Sual: Özellikle Mısırlı, Suriyeli bazı yazarlar ile onların etkisinde
kalan kimseler, İslam dini yerine, "İslam nazariyesi" "İslam düşüncesi", "İlahi
şuur", “İlahi görüş birliği” tabirlerini çekinmeden kullanıyorlar. Acaba bunlar
müsteşrikler gibi, İslamiyet’in semavi din olduğuna inanmıyorlar mı? Küfre
düşürücü ifade kullananın imanının gideceğini bilmiyorlar mı? Yoksa, Ehl-i
sünnet itikadına uygun inanmaya önem vermiyorlar mı?
CEVAP
Piyasada Allah’ı tanımakla ilgili ve Allah’ın varlığını ispat etmeye
kalkışan kimisi tercüme birçok kitap vardır. Genelde bu kitaplar, akli ve
felsefi görüşlerle doludur. Kaynakça olarak gösterilen kitapların çoğu da
asrımızdaki sapık yazarların eserleridir.
İmam-ı Rabbani, imam-ı Gazali, Seyyid Abdülkadir-i Geylani gibi büyük İslam
âlimlerinin kitaplarından nakil yoktur. Milyonlarca hadis-i şerif, âlimlerin
ictihadları ve hikmetli sözleri varken, bunlardan nakil yapılmayıp, şahsi
görüşe, şahsi yoruma yer verilmiş.
Anlaşılan bu tip yazarlar, küfre düşürücü sözleri bilmiyorlar. Zaten Allah’ın
varlığını ispat ile uğraşanlar, genelde küfre düşürücü ifadeler kullanıyorlar.
İslam âlimleri, (Allah’ın yaratmak, vücud, muhalefetün-lil-havadis gibi
sıfatlarını insanlar için kullanmak veya insanın, akıl, şuur, hafıza ve düşünce
gibi yaratılmış olan sıfatlarını Allahü teâlâ için kullanmak küfürdür)
buyuruyorlar. [Vücud, kendiliğinden var olmak; muhalefetün-lil havadis
de, hiçbir mahlûka, hiçbir bakımdan benzememek demektir.]
Mesela bir kimse, (Allah akılsızdır) dese, bu bir hakaret olacağı için küfre
düşer. (Allah akıllıdır) dese, bu sefer de, onu yaratık kabul ettiği için küfre
düşer. (Allah iyi düşünür) dese yine kâfir olur.
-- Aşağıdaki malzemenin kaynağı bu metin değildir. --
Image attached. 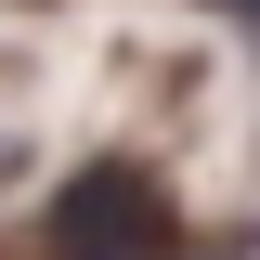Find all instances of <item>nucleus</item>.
Segmentation results:
<instances>
[{"instance_id": "1", "label": "nucleus", "mask_w": 260, "mask_h": 260, "mask_svg": "<svg viewBox=\"0 0 260 260\" xmlns=\"http://www.w3.org/2000/svg\"><path fill=\"white\" fill-rule=\"evenodd\" d=\"M52 260H169V195L130 156H91L52 182Z\"/></svg>"}]
</instances>
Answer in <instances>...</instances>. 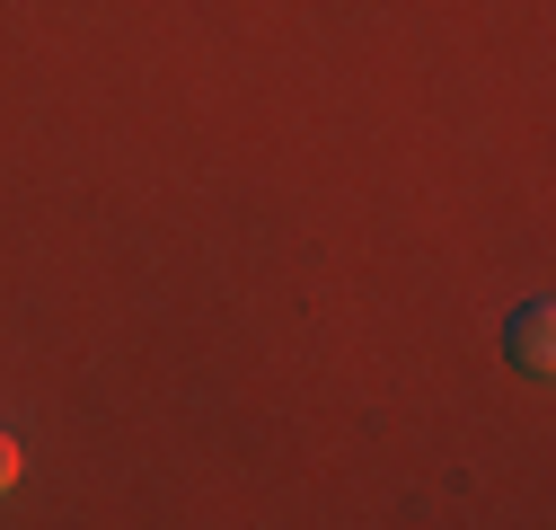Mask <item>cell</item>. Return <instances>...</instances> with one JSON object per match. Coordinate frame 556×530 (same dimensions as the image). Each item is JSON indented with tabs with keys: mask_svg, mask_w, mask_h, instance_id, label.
<instances>
[{
	"mask_svg": "<svg viewBox=\"0 0 556 530\" xmlns=\"http://www.w3.org/2000/svg\"><path fill=\"white\" fill-rule=\"evenodd\" d=\"M504 345H513V363H521L530 380H547V371H556V310H547V301H521L513 327H504Z\"/></svg>",
	"mask_w": 556,
	"mask_h": 530,
	"instance_id": "obj_1",
	"label": "cell"
},
{
	"mask_svg": "<svg viewBox=\"0 0 556 530\" xmlns=\"http://www.w3.org/2000/svg\"><path fill=\"white\" fill-rule=\"evenodd\" d=\"M18 469H27V459H18V442H10V433H0V495H10V487H18Z\"/></svg>",
	"mask_w": 556,
	"mask_h": 530,
	"instance_id": "obj_2",
	"label": "cell"
}]
</instances>
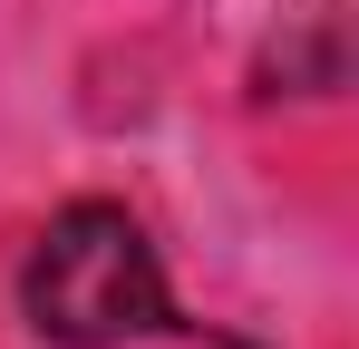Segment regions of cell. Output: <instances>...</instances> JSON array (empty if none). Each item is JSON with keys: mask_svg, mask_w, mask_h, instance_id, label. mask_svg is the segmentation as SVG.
<instances>
[{"mask_svg": "<svg viewBox=\"0 0 359 349\" xmlns=\"http://www.w3.org/2000/svg\"><path fill=\"white\" fill-rule=\"evenodd\" d=\"M20 310L59 349H126V340H156L175 320L156 242H146V224L126 204L49 214V233L29 242V272H20Z\"/></svg>", "mask_w": 359, "mask_h": 349, "instance_id": "obj_1", "label": "cell"}]
</instances>
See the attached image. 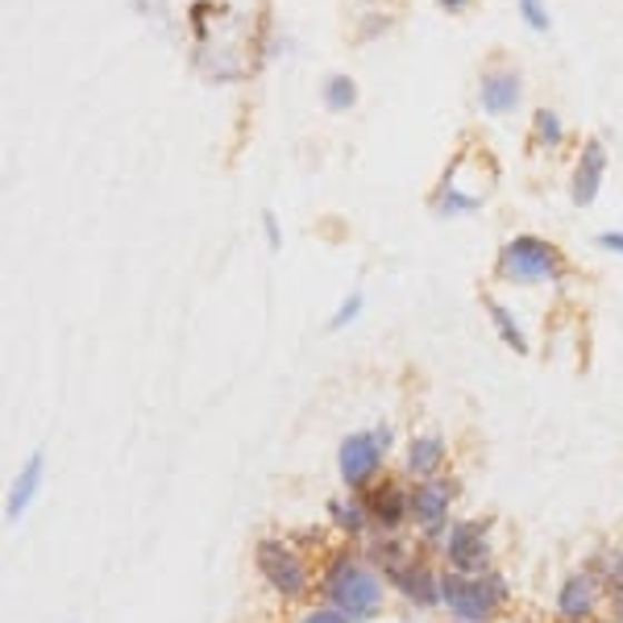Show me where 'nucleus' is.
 <instances>
[{"mask_svg":"<svg viewBox=\"0 0 623 623\" xmlns=\"http://www.w3.org/2000/svg\"><path fill=\"white\" fill-rule=\"evenodd\" d=\"M594 607H599V582H594V574L565 577V586H561V594H557L561 615L577 623V620H586V615H594Z\"/></svg>","mask_w":623,"mask_h":623,"instance_id":"obj_9","label":"nucleus"},{"mask_svg":"<svg viewBox=\"0 0 623 623\" xmlns=\"http://www.w3.org/2000/svg\"><path fill=\"white\" fill-rule=\"evenodd\" d=\"M536 134L548 141V146H557L561 138H565V129H561V121H557V112H536Z\"/></svg>","mask_w":623,"mask_h":623,"instance_id":"obj_18","label":"nucleus"},{"mask_svg":"<svg viewBox=\"0 0 623 623\" xmlns=\"http://www.w3.org/2000/svg\"><path fill=\"white\" fill-rule=\"evenodd\" d=\"M599 246H607V249H615V254H623V234H603V237H599Z\"/></svg>","mask_w":623,"mask_h":623,"instance_id":"obj_22","label":"nucleus"},{"mask_svg":"<svg viewBox=\"0 0 623 623\" xmlns=\"http://www.w3.org/2000/svg\"><path fill=\"white\" fill-rule=\"evenodd\" d=\"M258 570H263V577L283 599H299V594L308 591V565L283 541H263L258 545Z\"/></svg>","mask_w":623,"mask_h":623,"instance_id":"obj_4","label":"nucleus"},{"mask_svg":"<svg viewBox=\"0 0 623 623\" xmlns=\"http://www.w3.org/2000/svg\"><path fill=\"white\" fill-rule=\"evenodd\" d=\"M469 0H441V9H449V13H457V9H466Z\"/></svg>","mask_w":623,"mask_h":623,"instance_id":"obj_24","label":"nucleus"},{"mask_svg":"<svg viewBox=\"0 0 623 623\" xmlns=\"http://www.w3.org/2000/svg\"><path fill=\"white\" fill-rule=\"evenodd\" d=\"M358 312H362V296H349V299L342 304V308H337V316H333V328H342L345 320H354Z\"/></svg>","mask_w":623,"mask_h":623,"instance_id":"obj_20","label":"nucleus"},{"mask_svg":"<svg viewBox=\"0 0 623 623\" xmlns=\"http://www.w3.org/2000/svg\"><path fill=\"white\" fill-rule=\"evenodd\" d=\"M328 599H333V607L345 611L349 620H370L378 603H383V582L358 565V561L349 557H337L328 565Z\"/></svg>","mask_w":623,"mask_h":623,"instance_id":"obj_2","label":"nucleus"},{"mask_svg":"<svg viewBox=\"0 0 623 623\" xmlns=\"http://www.w3.org/2000/svg\"><path fill=\"white\" fill-rule=\"evenodd\" d=\"M449 486L436 483V478H424L421 486H416V495H412V515H416V524H421L424 532H441V524H445V515H449Z\"/></svg>","mask_w":623,"mask_h":623,"instance_id":"obj_8","label":"nucleus"},{"mask_svg":"<svg viewBox=\"0 0 623 623\" xmlns=\"http://www.w3.org/2000/svg\"><path fill=\"white\" fill-rule=\"evenodd\" d=\"M486 308H491V320L498 325V333H503V342L512 345L515 354H524V349H528V342H524V333H520V325H515L512 316H507V308H503L498 299H491V296H486Z\"/></svg>","mask_w":623,"mask_h":623,"instance_id":"obj_15","label":"nucleus"},{"mask_svg":"<svg viewBox=\"0 0 623 623\" xmlns=\"http://www.w3.org/2000/svg\"><path fill=\"white\" fill-rule=\"evenodd\" d=\"M445 462V441L441 436H416L412 441V449H407V469L416 474V478H433L436 469Z\"/></svg>","mask_w":623,"mask_h":623,"instance_id":"obj_14","label":"nucleus"},{"mask_svg":"<svg viewBox=\"0 0 623 623\" xmlns=\"http://www.w3.org/2000/svg\"><path fill=\"white\" fill-rule=\"evenodd\" d=\"M358 100V88H354V79H345V76H328L325 83V105L333 112H345L349 105Z\"/></svg>","mask_w":623,"mask_h":623,"instance_id":"obj_16","label":"nucleus"},{"mask_svg":"<svg viewBox=\"0 0 623 623\" xmlns=\"http://www.w3.org/2000/svg\"><path fill=\"white\" fill-rule=\"evenodd\" d=\"M366 512H370V507H362L358 498H337V503H333V520H337L345 532H362Z\"/></svg>","mask_w":623,"mask_h":623,"instance_id":"obj_17","label":"nucleus"},{"mask_svg":"<svg viewBox=\"0 0 623 623\" xmlns=\"http://www.w3.org/2000/svg\"><path fill=\"white\" fill-rule=\"evenodd\" d=\"M603 175H607V150H603V141H586L574 171V204H591L603 187Z\"/></svg>","mask_w":623,"mask_h":623,"instance_id":"obj_10","label":"nucleus"},{"mask_svg":"<svg viewBox=\"0 0 623 623\" xmlns=\"http://www.w3.org/2000/svg\"><path fill=\"white\" fill-rule=\"evenodd\" d=\"M337 466H342L345 486H370L378 466H383V441L370 433L345 436L342 453H337Z\"/></svg>","mask_w":623,"mask_h":623,"instance_id":"obj_5","label":"nucleus"},{"mask_svg":"<svg viewBox=\"0 0 623 623\" xmlns=\"http://www.w3.org/2000/svg\"><path fill=\"white\" fill-rule=\"evenodd\" d=\"M449 553L453 570H462V574H483L486 557H491V541H486V528L483 524H457L449 532Z\"/></svg>","mask_w":623,"mask_h":623,"instance_id":"obj_6","label":"nucleus"},{"mask_svg":"<svg viewBox=\"0 0 623 623\" xmlns=\"http://www.w3.org/2000/svg\"><path fill=\"white\" fill-rule=\"evenodd\" d=\"M299 623H349V615H345V611H312V615H304Z\"/></svg>","mask_w":623,"mask_h":623,"instance_id":"obj_21","label":"nucleus"},{"mask_svg":"<svg viewBox=\"0 0 623 623\" xmlns=\"http://www.w3.org/2000/svg\"><path fill=\"white\" fill-rule=\"evenodd\" d=\"M370 515L383 524V528H395L404 515H412V495H407L404 486H395V483H387V486H378L374 491V498H370Z\"/></svg>","mask_w":623,"mask_h":623,"instance_id":"obj_12","label":"nucleus"},{"mask_svg":"<svg viewBox=\"0 0 623 623\" xmlns=\"http://www.w3.org/2000/svg\"><path fill=\"white\" fill-rule=\"evenodd\" d=\"M266 237H270V246H279V225H275V217H266Z\"/></svg>","mask_w":623,"mask_h":623,"instance_id":"obj_23","label":"nucleus"},{"mask_svg":"<svg viewBox=\"0 0 623 623\" xmlns=\"http://www.w3.org/2000/svg\"><path fill=\"white\" fill-rule=\"evenodd\" d=\"M390 577H395V586L404 591V599L421 603V607H433L436 599H441V577H433L428 565H412V561H404Z\"/></svg>","mask_w":623,"mask_h":623,"instance_id":"obj_11","label":"nucleus"},{"mask_svg":"<svg viewBox=\"0 0 623 623\" xmlns=\"http://www.w3.org/2000/svg\"><path fill=\"white\" fill-rule=\"evenodd\" d=\"M520 71H503V67H495V71H486L483 83H478V100H483V109L491 112V117H507V112L520 105Z\"/></svg>","mask_w":623,"mask_h":623,"instance_id":"obj_7","label":"nucleus"},{"mask_svg":"<svg viewBox=\"0 0 623 623\" xmlns=\"http://www.w3.org/2000/svg\"><path fill=\"white\" fill-rule=\"evenodd\" d=\"M498 275L507 283H553L561 279V254L541 237H512L498 254Z\"/></svg>","mask_w":623,"mask_h":623,"instance_id":"obj_3","label":"nucleus"},{"mask_svg":"<svg viewBox=\"0 0 623 623\" xmlns=\"http://www.w3.org/2000/svg\"><path fill=\"white\" fill-rule=\"evenodd\" d=\"M462 623H466V620H462Z\"/></svg>","mask_w":623,"mask_h":623,"instance_id":"obj_25","label":"nucleus"},{"mask_svg":"<svg viewBox=\"0 0 623 623\" xmlns=\"http://www.w3.org/2000/svg\"><path fill=\"white\" fill-rule=\"evenodd\" d=\"M520 13H524V21H528L532 30H548L545 0H520Z\"/></svg>","mask_w":623,"mask_h":623,"instance_id":"obj_19","label":"nucleus"},{"mask_svg":"<svg viewBox=\"0 0 623 623\" xmlns=\"http://www.w3.org/2000/svg\"><path fill=\"white\" fill-rule=\"evenodd\" d=\"M38 486H42V453H33L30 462H26V469L17 474V486H13V495H9L4 515H9V520H21L26 507L33 503V495H38Z\"/></svg>","mask_w":623,"mask_h":623,"instance_id":"obj_13","label":"nucleus"},{"mask_svg":"<svg viewBox=\"0 0 623 623\" xmlns=\"http://www.w3.org/2000/svg\"><path fill=\"white\" fill-rule=\"evenodd\" d=\"M441 603L466 623H486L507 603V582L498 574H453L441 577Z\"/></svg>","mask_w":623,"mask_h":623,"instance_id":"obj_1","label":"nucleus"}]
</instances>
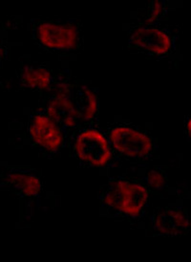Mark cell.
Here are the masks:
<instances>
[{
	"mask_svg": "<svg viewBox=\"0 0 191 262\" xmlns=\"http://www.w3.org/2000/svg\"><path fill=\"white\" fill-rule=\"evenodd\" d=\"M76 151L81 160L103 167L110 160V147L103 134L94 129L83 131L76 141Z\"/></svg>",
	"mask_w": 191,
	"mask_h": 262,
	"instance_id": "6da1fadb",
	"label": "cell"
},
{
	"mask_svg": "<svg viewBox=\"0 0 191 262\" xmlns=\"http://www.w3.org/2000/svg\"><path fill=\"white\" fill-rule=\"evenodd\" d=\"M148 193L145 187L140 185L129 184L126 191L125 202L121 211H124L126 214L135 216L140 213L141 209L147 202Z\"/></svg>",
	"mask_w": 191,
	"mask_h": 262,
	"instance_id": "9c48e42d",
	"label": "cell"
},
{
	"mask_svg": "<svg viewBox=\"0 0 191 262\" xmlns=\"http://www.w3.org/2000/svg\"><path fill=\"white\" fill-rule=\"evenodd\" d=\"M186 129H187V134H188V136H190L191 122H190V119H189V118H188V119H187V124H186Z\"/></svg>",
	"mask_w": 191,
	"mask_h": 262,
	"instance_id": "9a60e30c",
	"label": "cell"
},
{
	"mask_svg": "<svg viewBox=\"0 0 191 262\" xmlns=\"http://www.w3.org/2000/svg\"><path fill=\"white\" fill-rule=\"evenodd\" d=\"M51 75L42 67L26 66L21 72V81L25 88L44 90L49 85Z\"/></svg>",
	"mask_w": 191,
	"mask_h": 262,
	"instance_id": "8fae6325",
	"label": "cell"
},
{
	"mask_svg": "<svg viewBox=\"0 0 191 262\" xmlns=\"http://www.w3.org/2000/svg\"><path fill=\"white\" fill-rule=\"evenodd\" d=\"M163 12V5L162 2L160 1H153L151 2L147 10V15H146V19H147V24L153 23L156 21Z\"/></svg>",
	"mask_w": 191,
	"mask_h": 262,
	"instance_id": "4fadbf2b",
	"label": "cell"
},
{
	"mask_svg": "<svg viewBox=\"0 0 191 262\" xmlns=\"http://www.w3.org/2000/svg\"><path fill=\"white\" fill-rule=\"evenodd\" d=\"M4 51H5V47L3 46V44H2V42L0 41V59L3 58V56H4Z\"/></svg>",
	"mask_w": 191,
	"mask_h": 262,
	"instance_id": "2e32d148",
	"label": "cell"
},
{
	"mask_svg": "<svg viewBox=\"0 0 191 262\" xmlns=\"http://www.w3.org/2000/svg\"><path fill=\"white\" fill-rule=\"evenodd\" d=\"M148 182L150 183V185L153 188H161L162 184L164 183V179L159 172L152 171L150 172V174L148 175Z\"/></svg>",
	"mask_w": 191,
	"mask_h": 262,
	"instance_id": "5bb4252c",
	"label": "cell"
},
{
	"mask_svg": "<svg viewBox=\"0 0 191 262\" xmlns=\"http://www.w3.org/2000/svg\"><path fill=\"white\" fill-rule=\"evenodd\" d=\"M8 181L23 196H36L41 189L39 179L30 173L14 172L9 175Z\"/></svg>",
	"mask_w": 191,
	"mask_h": 262,
	"instance_id": "30bf717a",
	"label": "cell"
},
{
	"mask_svg": "<svg viewBox=\"0 0 191 262\" xmlns=\"http://www.w3.org/2000/svg\"><path fill=\"white\" fill-rule=\"evenodd\" d=\"M130 42L140 49L156 55H165L171 49V38L162 30L140 27L133 32Z\"/></svg>",
	"mask_w": 191,
	"mask_h": 262,
	"instance_id": "5b68a950",
	"label": "cell"
},
{
	"mask_svg": "<svg viewBox=\"0 0 191 262\" xmlns=\"http://www.w3.org/2000/svg\"><path fill=\"white\" fill-rule=\"evenodd\" d=\"M71 101L78 119L87 122L94 118L98 110V99L91 89L86 86L75 88Z\"/></svg>",
	"mask_w": 191,
	"mask_h": 262,
	"instance_id": "52a82bcc",
	"label": "cell"
},
{
	"mask_svg": "<svg viewBox=\"0 0 191 262\" xmlns=\"http://www.w3.org/2000/svg\"><path fill=\"white\" fill-rule=\"evenodd\" d=\"M129 184L130 183L123 180L112 184L105 194V203L109 205L112 208L121 210L125 202V195Z\"/></svg>",
	"mask_w": 191,
	"mask_h": 262,
	"instance_id": "7c38bea8",
	"label": "cell"
},
{
	"mask_svg": "<svg viewBox=\"0 0 191 262\" xmlns=\"http://www.w3.org/2000/svg\"><path fill=\"white\" fill-rule=\"evenodd\" d=\"M30 134L39 146L48 150H58L62 143V134L57 124L48 115H37L30 124Z\"/></svg>",
	"mask_w": 191,
	"mask_h": 262,
	"instance_id": "277c9868",
	"label": "cell"
},
{
	"mask_svg": "<svg viewBox=\"0 0 191 262\" xmlns=\"http://www.w3.org/2000/svg\"><path fill=\"white\" fill-rule=\"evenodd\" d=\"M110 140L118 151L130 157H145L153 149V142L149 136L125 126L112 129Z\"/></svg>",
	"mask_w": 191,
	"mask_h": 262,
	"instance_id": "3957f363",
	"label": "cell"
},
{
	"mask_svg": "<svg viewBox=\"0 0 191 262\" xmlns=\"http://www.w3.org/2000/svg\"><path fill=\"white\" fill-rule=\"evenodd\" d=\"M36 37L45 47L69 50L77 43L78 31L71 24L43 21L36 28Z\"/></svg>",
	"mask_w": 191,
	"mask_h": 262,
	"instance_id": "7a4b0ae2",
	"label": "cell"
},
{
	"mask_svg": "<svg viewBox=\"0 0 191 262\" xmlns=\"http://www.w3.org/2000/svg\"><path fill=\"white\" fill-rule=\"evenodd\" d=\"M47 111L52 120L62 126L74 127L78 122V116L68 96V91H61L53 96L47 104Z\"/></svg>",
	"mask_w": 191,
	"mask_h": 262,
	"instance_id": "8992f818",
	"label": "cell"
},
{
	"mask_svg": "<svg viewBox=\"0 0 191 262\" xmlns=\"http://www.w3.org/2000/svg\"><path fill=\"white\" fill-rule=\"evenodd\" d=\"M155 226L161 233L179 234L187 230L189 223L179 209H166L156 217Z\"/></svg>",
	"mask_w": 191,
	"mask_h": 262,
	"instance_id": "ba28073f",
	"label": "cell"
}]
</instances>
Çünkü akıl, şuur, hafıza,
düşünme işi, görüş mahluktur, yani yaratıktır. Allah’ın böyle sıfatları yoktur.
Bu Yazarlar ise bunun gibi büyük hatalara düşmüştür. (Yaratılmış olanın
özelliklerine bakarak, yaratanın özelliklerini bulmaya çalışacağız)
diyorlar. İslam âlimleri, (Bilinenle bilinmeyen mukayese edilmez)
buyuruyor. Yani yaratıcı ile Onun yarattıkları mukayese edilemez.
Bu yazarlar işe yanlış başladığından yanlış sonuçlar çıkarıyorlar. İnsan vasfı
sayar gibi, Allah’ın vasfını sayıyorlar. (Allah çok akıllıdır, hafızası çok
geniştir, çok hızlı düşünür, çok çalışkandır) diyorlar. Senâüllah Pâni-püti
hazretleri (Allahü teâlânın varlığı, sıfatları, razı olduğu şeyler, ancak
Peygamberlerin bildirmesi ile anlaşılır. Akıl ile anlaşılamaz) buyuruyor.
Bu yazarlar kaderi de iyi bilmiyorlar, (İnsan, kendi kaderine tesir eder) diyor.
Kader, değişmeyen son şekildir. Kaderi Allah da değiştirmez. Allah’ın
vasıflarını bildirirken, âlimlerin kitaplarından alarak, sıfat-ı zatiyye ile
sıfat-ı sübütiyyeyi yazsalar, büyük hizmet etmiş olurlar. Kendi görüşlerini,
kendi akıllarını din gibi ortaya atıyorlar. Hadis-i şerifte, (Dini aklı ile
ölçen kadar zararlı kimse yoktur) buyuruldu. (Taberani)
Düşünce, bir iş için düşünülen çare veya kıyaslanan neticedir. Görüş
de düşünce demektir.
Nazariye de, akli, zihni esaslara dayanan görüş, teori demektir.
Allahü teâlânın bildirdiği hükümlere ilahi düşünce, ilahi görüş, ilahi
nazariye, ilahi şuur denmez.
Kur'an-ı kerimdeki hükümlere bile "Kur'ani görüş" diyorlar. Yeni ifadeler
kullanmayı marifet sanıyorlar. Bunları kullanmak küfürdür. Böyle küfür dolu
yazılara itibar etmemelidir.
İman ne kadar kıymetli ise, zıddı olan küfür de o kadar kötüdür. İmanı
kurtarmak için haramlardan kaçarak ibadetleri yapmak ve özellikle küfre düşürücü
söz ve hareketlerden sakınmak gerekir. Sakınmayanın imanı gider de haberi olmaz.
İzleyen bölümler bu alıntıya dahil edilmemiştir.